Subsequent to the issuance of our report dated April 15, 2015, CARO 2015 has been published in the Official Gazette of India. While it is not obligatory on our part to issue our report on the matters specified in paragraphs 3 and 4 of CARO 2015, based on the discussions with the Company, as a measure of good governance, we give hereinafter a statement on the matters specified in paragraphs 3 and 4 of CARO 2015.Th is may be treated as an Annexure to our aforesaid Report on the financial statements for the year ended March 31, 2015.

i) In respect of its fixed assets:

a. The Company has maintained proper records showing full particulars including quantitative details and situation of fixed assets on the basis of available information.

b. As explained to us, all the fixed assets have been physically verified by the management in a phased periodical manner, which in our opinion is reasonable, having regard to the size of the Company and nature of its assets. No material discrepancies were noticed on such physical verification.

ii) In respect of its inventories:

a. The inventories have been physically verified during the year by the management. In our opinion, the frequency of verification is reasonable.

b. In our opinion and according to the information and explanations given to us, the procedures of physical verification of inventories followed by the management are reasonable and adequate in relation to the size of the Company and the nature of its business.

c. The Company has maintained proper records of inventories. As explained to us, there were no material discrepancies noticed on physical verification of inventories as compared to the book records.

iii) The Company has not granted any loan, secured or unsecured to companies, firm or other parties covered in the register maintained under Section 189 of the Act. Consequently, the provisions of Clause (iii) (a) and Clause (iii) (b) of paragraph 3 of the Order are not applicable to the Company.

iv) In our opinion and according to the information and explanations given to us, there is an adequate internal control system commensurate with the size of the Company and nature of its business for the purchase of inventory and fixed assets and for the sale of services. During the course of our audit, we have not observed any continuing failure to correct major weaknesses in such internal control system.

v) According to the information and explanations given to us, the Company has not accepted any deposit nor has any unclaimed deposit within the meaning of the provisions of Sections 73 to 76 or any other relevant provision of the Act and the rules framed thereunder. Therefore, the provisions of Clause (v) of paragraph 3 of the Order are not applicable to the Company.

vi) We have broadly reviewed the cost records maintained by the Company pursuant to the Companies (Cost Records and Audit) Rules, 2014, as amended, prescribed by the Central Government under subsection (1) of Section 148 of the Act and are of the opinion that prima facie the prescribed cost records have been maintained. We have, however, not made a detailed examination of the cost records with a view to determine whether they are accurate or complete.
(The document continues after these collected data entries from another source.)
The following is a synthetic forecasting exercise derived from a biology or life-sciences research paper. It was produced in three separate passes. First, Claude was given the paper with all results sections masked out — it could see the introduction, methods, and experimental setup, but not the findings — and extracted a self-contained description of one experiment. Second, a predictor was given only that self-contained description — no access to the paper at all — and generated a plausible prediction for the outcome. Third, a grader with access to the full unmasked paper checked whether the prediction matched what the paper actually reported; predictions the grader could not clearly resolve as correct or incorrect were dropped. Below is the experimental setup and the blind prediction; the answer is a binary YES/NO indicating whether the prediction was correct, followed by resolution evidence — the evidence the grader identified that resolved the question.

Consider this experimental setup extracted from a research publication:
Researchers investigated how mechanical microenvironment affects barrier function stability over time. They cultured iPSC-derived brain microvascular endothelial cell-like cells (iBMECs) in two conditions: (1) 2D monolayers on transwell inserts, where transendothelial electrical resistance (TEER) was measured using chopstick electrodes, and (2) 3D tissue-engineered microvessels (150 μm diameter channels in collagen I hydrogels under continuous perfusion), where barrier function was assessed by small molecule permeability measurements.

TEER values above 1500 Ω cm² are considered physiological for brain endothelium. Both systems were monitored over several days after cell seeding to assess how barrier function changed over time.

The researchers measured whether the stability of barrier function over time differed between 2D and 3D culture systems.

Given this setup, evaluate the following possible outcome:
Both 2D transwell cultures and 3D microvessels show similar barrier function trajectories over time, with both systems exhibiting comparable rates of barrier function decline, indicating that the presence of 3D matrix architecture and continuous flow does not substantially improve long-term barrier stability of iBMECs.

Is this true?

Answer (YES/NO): NO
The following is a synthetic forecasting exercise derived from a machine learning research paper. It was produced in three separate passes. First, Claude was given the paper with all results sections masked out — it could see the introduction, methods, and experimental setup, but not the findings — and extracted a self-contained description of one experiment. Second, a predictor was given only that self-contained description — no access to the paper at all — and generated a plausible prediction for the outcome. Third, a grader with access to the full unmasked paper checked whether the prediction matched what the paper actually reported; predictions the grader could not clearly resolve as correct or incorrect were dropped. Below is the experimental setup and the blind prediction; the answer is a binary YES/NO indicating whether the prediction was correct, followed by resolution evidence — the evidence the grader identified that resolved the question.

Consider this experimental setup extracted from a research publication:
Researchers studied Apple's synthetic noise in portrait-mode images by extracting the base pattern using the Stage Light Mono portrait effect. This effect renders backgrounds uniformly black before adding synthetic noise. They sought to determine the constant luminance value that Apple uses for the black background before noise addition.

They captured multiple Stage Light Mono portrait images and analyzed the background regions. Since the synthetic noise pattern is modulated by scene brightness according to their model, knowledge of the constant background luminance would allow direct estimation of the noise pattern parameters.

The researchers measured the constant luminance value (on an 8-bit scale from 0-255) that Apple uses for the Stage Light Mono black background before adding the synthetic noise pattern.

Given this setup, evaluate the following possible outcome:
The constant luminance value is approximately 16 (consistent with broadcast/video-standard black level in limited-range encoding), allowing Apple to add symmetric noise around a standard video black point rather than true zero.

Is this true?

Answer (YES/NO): NO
vii) In respect of Statutory dues:

a. According to the records of the Company, undisputed statutory dues including provident fund, employees' state insurance, income-tax, sales-tax, wealth tax, service tax, duty of customs, duty of excise, value added tax, cess and any other statutory dues have been regularly deposited with appropriate authorities. According to the information and explanations given to us, no undisputed amounts payable in respect of the aforesaid dues were outstanding as at March 31, 2015 for a period of more than six months from the date of becoming payable.
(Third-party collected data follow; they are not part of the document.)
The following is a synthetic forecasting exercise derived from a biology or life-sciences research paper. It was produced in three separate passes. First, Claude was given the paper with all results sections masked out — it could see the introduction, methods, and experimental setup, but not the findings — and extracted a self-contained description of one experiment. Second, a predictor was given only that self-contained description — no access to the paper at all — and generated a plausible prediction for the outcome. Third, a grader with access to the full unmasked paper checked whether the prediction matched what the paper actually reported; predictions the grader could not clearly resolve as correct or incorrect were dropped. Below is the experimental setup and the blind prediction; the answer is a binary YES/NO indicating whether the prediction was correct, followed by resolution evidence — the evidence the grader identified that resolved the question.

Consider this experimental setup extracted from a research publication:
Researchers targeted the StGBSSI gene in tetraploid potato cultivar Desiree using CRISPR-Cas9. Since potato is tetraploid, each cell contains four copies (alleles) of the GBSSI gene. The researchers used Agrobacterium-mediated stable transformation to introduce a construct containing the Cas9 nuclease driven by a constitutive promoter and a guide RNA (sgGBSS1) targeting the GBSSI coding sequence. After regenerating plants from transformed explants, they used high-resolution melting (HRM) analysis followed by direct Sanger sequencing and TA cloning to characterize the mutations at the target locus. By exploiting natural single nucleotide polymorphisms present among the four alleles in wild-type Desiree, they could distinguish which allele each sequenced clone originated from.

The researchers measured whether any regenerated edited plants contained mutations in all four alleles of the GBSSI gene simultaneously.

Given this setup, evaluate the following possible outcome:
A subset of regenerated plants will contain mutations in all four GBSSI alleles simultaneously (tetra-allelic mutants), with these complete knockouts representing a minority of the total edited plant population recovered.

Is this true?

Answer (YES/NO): YES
b. According to the information and explanations given to us, there are no dues of income tax, sales tax, wealth tax, service tax, duty of customs, duty of excise, value added tax, cess on account of any dispute, which have not been deposited. c. d. According to the records of the Company, the amounts required to be transferred to investor education and protection fund in accordance with the relevant provisions of the Companies Act, 1956 (1of 1956) and rules made thereunder have been transferred to such fund within time except Rs. 2.16 lakh, which are held in abeyance due to pending legal cases have not been considered.

viii) The Company does not have accumulated losses at the end of the financial year. The Company has not incurred cash losses during the financial year covered by the audit and in the immediately preceding financial year.
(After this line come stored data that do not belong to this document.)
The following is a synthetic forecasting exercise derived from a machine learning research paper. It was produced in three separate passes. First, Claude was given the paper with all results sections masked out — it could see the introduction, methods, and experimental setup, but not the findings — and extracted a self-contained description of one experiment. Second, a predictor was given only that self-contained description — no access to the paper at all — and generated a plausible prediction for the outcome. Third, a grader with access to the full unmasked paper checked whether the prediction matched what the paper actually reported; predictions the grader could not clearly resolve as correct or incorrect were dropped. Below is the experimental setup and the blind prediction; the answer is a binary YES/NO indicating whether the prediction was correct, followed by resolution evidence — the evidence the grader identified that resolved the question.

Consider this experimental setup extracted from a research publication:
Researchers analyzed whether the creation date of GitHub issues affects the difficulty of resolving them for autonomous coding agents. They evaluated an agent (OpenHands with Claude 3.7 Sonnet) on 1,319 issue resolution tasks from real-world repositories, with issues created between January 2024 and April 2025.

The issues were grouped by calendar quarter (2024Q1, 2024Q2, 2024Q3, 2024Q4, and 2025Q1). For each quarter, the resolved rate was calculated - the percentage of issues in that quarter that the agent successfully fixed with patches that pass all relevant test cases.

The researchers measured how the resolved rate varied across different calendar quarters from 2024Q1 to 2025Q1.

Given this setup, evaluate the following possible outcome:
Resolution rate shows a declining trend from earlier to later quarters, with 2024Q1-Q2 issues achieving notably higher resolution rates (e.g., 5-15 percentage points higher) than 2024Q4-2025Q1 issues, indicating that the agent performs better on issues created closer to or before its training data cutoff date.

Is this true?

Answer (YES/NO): NO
ix) The company has not raised loans from Financial Institutions or Banks or by issue of debentures and hence the provisions of Clause (ix) of paragraph 3 of the Order are not applicable to the Company.

x) In our opinion and according to the information and explanations given to us, the Company has not given any guarantee for loans taken by others from Banks or Financial Institutions during the year. Therefore, the provisions of clause (x) of paragraph 3 of the Order are not applicable to the Company.

xi) The Company has not raised any term loan during the year. Therefore, the provisions of clause (xi) of paragraph 3 of the Order are not applicable to the Company.

xii) In our opinion and according to the information and explanations given to us, no fraud on or by the Company has been noticed or reported during the year.

For Chaturvedi & Shah Chartered Accountants Registration No: 101720W

Amit Chaturvedi Partner

Membership No.: 103141

Place: Mumbai Date: June 10, 2015


Mar 31, 2014

We have audited the accompanying financial statements of Reliance Industrial Infrastructure Limited ("the Company"), which comprise the Balance Sheet as at March 31, 2014, and the Statement of Profit and Loss and Cash Flow Statement for the year then ended, and a summary of significant accounting policies and other explanatory information.

MANAGEMENT''S RESPONSIBILITY FOR THE FINANCIAL STATEMENTS

Management is responsible for the preparation of these financial statements that give a true and fair view of the financial position, financial performance and cash flows of the Company in accordance with the accounting standards notified under the Companies Act, 1956 ("the Act") read with the General Circular 15/2013 dated 13th September 2013 of the Ministry of Corporate Affairs in respect of sections 133 of the Companies Act, 2013. This responsibility includes the design, implementation and maintenance of internal control relevant to the preparation and fair presentation of the financial statements that give a true and fair view and are free from material misstatement, whether due to fraud or error.

AUDITOR''S RESPONSIBILITY

Our responsibility is to express an opinion on these financial statements based on our audit. We conducted our audit in accordance with the Standards on Auditing issued by the Institute of Chartered Accountants of India. Those standards require that we comply with ethical requirements and plan and perform the audit to obtain reasonable assurance about whether the financial statements are free from material misstatement.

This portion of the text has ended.